I'm sure the original author has often done his very best to give us something to prompt some sort of growth in understanding or spirit, or that he feels is of such great value that the work was worth the bother of what may have been months or years of effort. At any rate, I feel we owe him the benefit of the doubt when we set out to read him, and that the best way to find out is to go straight to the source. There will plenty of time for the cacaphony of the world and all its misbalanced needs to pull us back and try to slap us about with its thoughts on the matter.

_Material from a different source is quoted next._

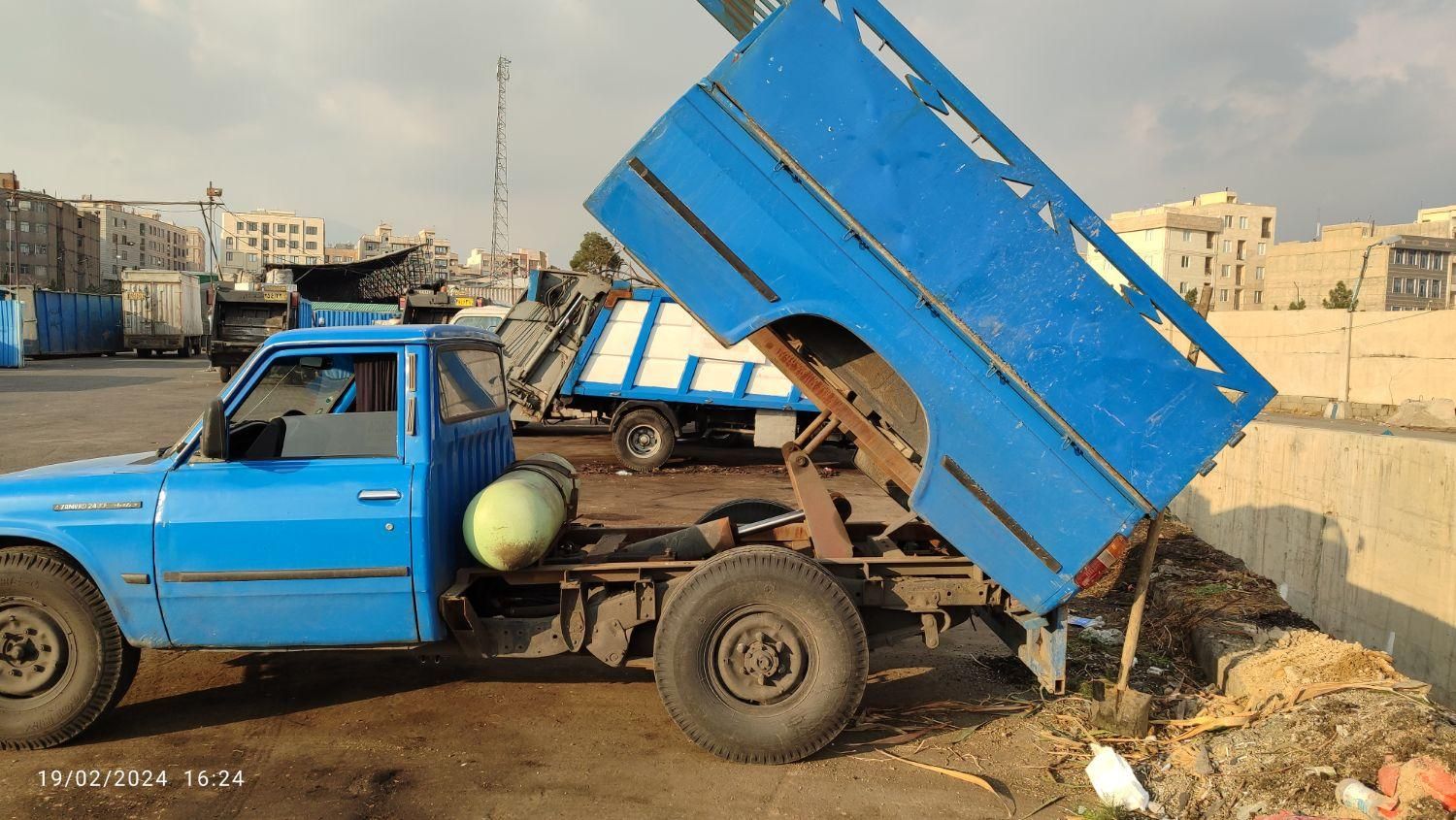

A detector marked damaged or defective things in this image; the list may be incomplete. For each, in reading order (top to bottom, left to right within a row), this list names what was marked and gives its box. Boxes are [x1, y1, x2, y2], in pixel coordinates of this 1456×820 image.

rusty metal bracket [751, 326, 920, 495]
rusty metal bracket [780, 443, 856, 565]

A few objections. First, though, I believe we can learn much of what a work is about simply by reading the work itself. Many writers, however, haven't left all that much. In fact, even Shakespeare only wrote thirty seven plays, a little over a hundred sonnets, and a couple other poems. Yet the field of Shakespeare studies continues to be rich and vibrant. What makes it so? I think, in part, it's the new approaches various trained critics and readers bring to the study of Shakespeare. Why not bring in Freud and Marx? These are the two key influences for much of 20th century thought, and they have conditioned our reading of the plays. (As have, say, the performances staged by various directors, themselves influenced by these key figures.) I think it's impossible to read, for example, Jan Kott's
Shakespeare, Our Contemporary without giving some credence to his readings of Shakespeare based on his own experience. Even far-ranging critics such as Frank Kermode return to studies of Shakespeare that simply look at Shakespeare's language in the plays.

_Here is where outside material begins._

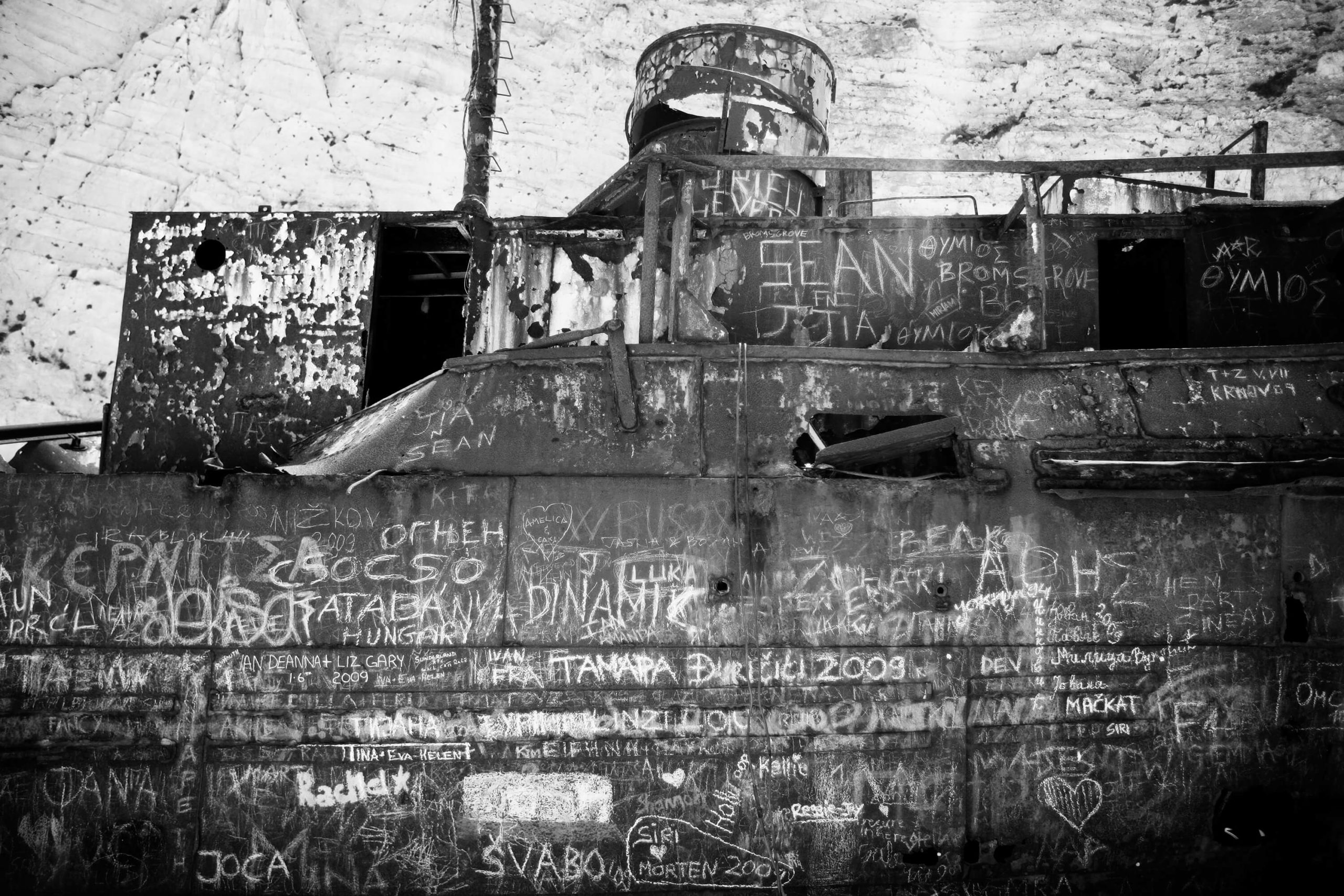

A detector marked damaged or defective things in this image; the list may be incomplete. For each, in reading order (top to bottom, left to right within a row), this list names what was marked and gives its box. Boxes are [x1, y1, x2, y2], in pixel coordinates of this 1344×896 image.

rusted metal hull [3, 338, 1344, 886]
broken porthole [794, 414, 962, 479]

Also, most teachers and critics have read far more of both the primary and secondary works than any of us will ever read in a lifetime. In one bookcase at home, I have much of Ezra Pound's poetry, a couple volumes of translations, another five or six books of his criticism, and perhaps forty secondary studies, including biographies and critical studies. Although that sounds like a lot, it's not even a dent in all the work by and about Pound. But I know my understanding of the work has been enlarged considerably by teachers and critics.
I will concede that I have spent time reading and rereading the original work of many authors, but, for the most part, I have found that criticism of all kinds--from the purely textual to the most recondite--has been a benefit over the years, enabling me to become a better reader of the original work.
Of course, I'm pretty good at resisting dogma too.